ちらと腕時計に視線を走らせたハーマイオニーが通路を振り返り見た。
「それじゃあ今度こそ失礼させて頂けますね」
嫌味たらしい響きは依然として残っていたが、随分と丸みを帯びた口調として耳に残った。
今度はもう彼女を引き留めることはなく、ダリルはコンパートメントを出て行こうとする彼女の背を見送る。
「もう少し言葉を慎むほうが、身のためだと思うわ」
負け台詞だった。しかしハーマイオニーよりも純血主義というものを知っているダリルからの有益な忠告といって良かった。
ハーマイオニーが純血一族を快く思わないのは彼女の自由だが、このあけすけな性格ではドラコか、さもなくば純血主義の誰かと要らぬ争いを起こすのが目に見える。それはダリルにとって善意からの台詞だった。
彼女は、誰もが、争うぐらいならば自分を殺すだろうと、そんな価値観をしていると――それ以外のものを知らないのだ。
どんなにダリルに罵られても悠然と余裕を保っていたハーマイオニーの顔が強張る。しかしそれは背後にいるダリルには見えなかった。
ぴたりと歩を止めたハーマイオニーがダリルがきょとんとする。
この時ダリルはハーマイオニーのトラウマを抉ったのだ。それを、彼女はそうとも知らず、ハーマイオニーには背後の彼女が残酷なほどあどけない容貌で小首を傾げているだろうことが分かった。
胸に満ちたものを全て押し殺して、くっとハーマイオニーが笑った。
「貴女、私が大嫌いだったひとにそっくりよ」
ダリルを傷つけたいと願って発したその言葉はちょっとの傷も彼女に負わせることはなく、ハーマイオニー自身もそんなことを言ったところで彼女が如何とも思わないのは分かっていた。

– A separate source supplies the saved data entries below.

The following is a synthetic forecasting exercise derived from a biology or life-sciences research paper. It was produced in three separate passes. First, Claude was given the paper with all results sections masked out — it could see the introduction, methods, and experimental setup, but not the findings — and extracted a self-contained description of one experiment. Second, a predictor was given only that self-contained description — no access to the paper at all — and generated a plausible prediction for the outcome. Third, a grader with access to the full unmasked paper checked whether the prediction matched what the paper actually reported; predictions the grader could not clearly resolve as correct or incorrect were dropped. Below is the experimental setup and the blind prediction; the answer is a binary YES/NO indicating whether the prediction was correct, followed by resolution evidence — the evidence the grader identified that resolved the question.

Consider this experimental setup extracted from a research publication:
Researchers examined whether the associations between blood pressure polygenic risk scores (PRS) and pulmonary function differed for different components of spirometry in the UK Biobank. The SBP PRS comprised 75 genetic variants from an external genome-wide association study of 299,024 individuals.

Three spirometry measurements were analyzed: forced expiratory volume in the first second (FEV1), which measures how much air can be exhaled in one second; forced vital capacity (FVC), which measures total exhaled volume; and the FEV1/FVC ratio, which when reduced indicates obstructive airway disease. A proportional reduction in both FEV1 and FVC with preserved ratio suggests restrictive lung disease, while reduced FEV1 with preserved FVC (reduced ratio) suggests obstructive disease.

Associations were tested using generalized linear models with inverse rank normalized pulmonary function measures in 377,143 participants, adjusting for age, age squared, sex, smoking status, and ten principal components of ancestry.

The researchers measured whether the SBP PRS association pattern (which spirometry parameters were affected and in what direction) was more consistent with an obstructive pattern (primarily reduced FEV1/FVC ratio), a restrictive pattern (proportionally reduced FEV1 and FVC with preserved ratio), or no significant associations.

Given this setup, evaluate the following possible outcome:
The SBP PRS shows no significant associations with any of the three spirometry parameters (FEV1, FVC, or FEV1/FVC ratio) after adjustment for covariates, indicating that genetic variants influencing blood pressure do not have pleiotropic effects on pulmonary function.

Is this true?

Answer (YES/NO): NO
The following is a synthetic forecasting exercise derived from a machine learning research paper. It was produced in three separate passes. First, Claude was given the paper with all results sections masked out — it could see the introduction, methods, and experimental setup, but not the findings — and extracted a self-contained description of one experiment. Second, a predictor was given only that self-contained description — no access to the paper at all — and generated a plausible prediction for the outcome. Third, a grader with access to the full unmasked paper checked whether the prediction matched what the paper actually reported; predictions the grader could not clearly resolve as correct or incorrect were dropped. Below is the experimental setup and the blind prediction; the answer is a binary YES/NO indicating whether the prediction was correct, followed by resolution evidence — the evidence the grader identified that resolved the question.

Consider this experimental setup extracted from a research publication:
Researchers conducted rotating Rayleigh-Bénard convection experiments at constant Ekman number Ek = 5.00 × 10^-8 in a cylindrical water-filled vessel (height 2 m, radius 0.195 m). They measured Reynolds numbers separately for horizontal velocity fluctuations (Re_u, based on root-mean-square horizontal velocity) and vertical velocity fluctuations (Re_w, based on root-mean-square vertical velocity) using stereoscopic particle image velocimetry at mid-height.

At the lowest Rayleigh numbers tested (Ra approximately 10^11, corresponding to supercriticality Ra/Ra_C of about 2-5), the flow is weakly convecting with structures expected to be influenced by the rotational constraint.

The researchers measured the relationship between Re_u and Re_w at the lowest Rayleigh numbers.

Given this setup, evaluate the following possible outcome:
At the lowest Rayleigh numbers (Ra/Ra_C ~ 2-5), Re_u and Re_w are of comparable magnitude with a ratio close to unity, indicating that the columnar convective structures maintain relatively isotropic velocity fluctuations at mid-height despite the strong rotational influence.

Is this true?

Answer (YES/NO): NO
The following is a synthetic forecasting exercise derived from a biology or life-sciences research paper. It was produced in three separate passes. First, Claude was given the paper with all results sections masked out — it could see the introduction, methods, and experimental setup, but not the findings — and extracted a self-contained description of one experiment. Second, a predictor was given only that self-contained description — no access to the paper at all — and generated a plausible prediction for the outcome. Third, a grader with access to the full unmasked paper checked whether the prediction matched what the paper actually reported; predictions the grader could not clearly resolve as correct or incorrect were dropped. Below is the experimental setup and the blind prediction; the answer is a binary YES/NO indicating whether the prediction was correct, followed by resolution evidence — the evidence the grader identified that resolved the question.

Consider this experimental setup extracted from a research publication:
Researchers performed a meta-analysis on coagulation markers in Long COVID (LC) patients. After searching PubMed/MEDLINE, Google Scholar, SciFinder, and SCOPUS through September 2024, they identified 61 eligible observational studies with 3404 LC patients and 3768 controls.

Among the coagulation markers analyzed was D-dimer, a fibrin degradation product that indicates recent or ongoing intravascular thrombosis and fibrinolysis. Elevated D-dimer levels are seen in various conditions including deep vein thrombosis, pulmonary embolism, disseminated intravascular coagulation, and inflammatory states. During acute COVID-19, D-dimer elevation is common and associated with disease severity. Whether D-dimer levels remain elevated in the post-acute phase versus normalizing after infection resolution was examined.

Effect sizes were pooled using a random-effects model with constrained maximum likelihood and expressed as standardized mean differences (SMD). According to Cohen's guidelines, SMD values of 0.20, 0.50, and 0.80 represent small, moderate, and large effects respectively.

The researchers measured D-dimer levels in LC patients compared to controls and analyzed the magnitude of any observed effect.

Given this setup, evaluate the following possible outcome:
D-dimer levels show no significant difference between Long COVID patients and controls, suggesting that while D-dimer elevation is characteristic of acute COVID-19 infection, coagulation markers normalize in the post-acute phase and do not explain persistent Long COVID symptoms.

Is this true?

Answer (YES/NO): NO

そのまま、何か愚かしいことをしてしまう前に彼女はそのコンパートメントを去った。
そしてダリルは、またひとりになった。
「わからないわ」
ひたとダリルは呟いた。じっと見つめる先にはまだ彼女の影が残っているような気がした。
緑の目をした少年が陽光なら、ハーマイオニーは雷のようだと思った。触れた指先が溶けてしまいそうな、そんな衝撃が胸に残っている。
去り際に見せた、微かな動揺の理由がダリルには全く理解できなかった。彼女のような人間が、どうして私なんかに動揺したのだろう。
ああした罵り合いだったけれど、その会話の端々から彼女の賢さが痛いほど伝わってきた。凛として、堂々としていて、歯に衣着せないあの喋り方。一を聞いて十を知るような、あの聡さ。何もかもが羨ましいと思った。自分は劣っているとはっきり感じた。今まで父に愛され、少なからず恵まれた容貌をしていると、誰からも――とは言わないが、少なくともそれなりには価値のある人間だと思ってきた。
このひと月で、ホグワーツに行くと決めてから薄々分かってはいたけれどとダリルは心中でぼやく。
私は虎の威を借りているだけで、お父様やドラコがいなくなってしまえば何の価値もない人間になりさがるのでしょうね。だから私は二人の寵を得ていようとやっきになって、それを失うのが怖いと思っているのに違いない。
どろどろとした本音を明かせば、それは「羨ましい」なんて可愛いものではなく、「妬ましい」という言葉によく似たものだった。
ハーマイオニーのような人間がいるのだと、悲しくなった。羨ましい。妬ましい。自分もそれがほしい。彼女と同じものがほしい。醜い感情が溢れる。ぐっとこらえた言葉の代わりに涙がこぼれた。
自分はなんて価値のない人間なのだろうと、ホグワーツでやっていく自信がまるきりなくなってしまった。
既に緑の目の少年に感じた優しい光はかき消されていた。改めて気づかされた、自分の無価値さがショックだった。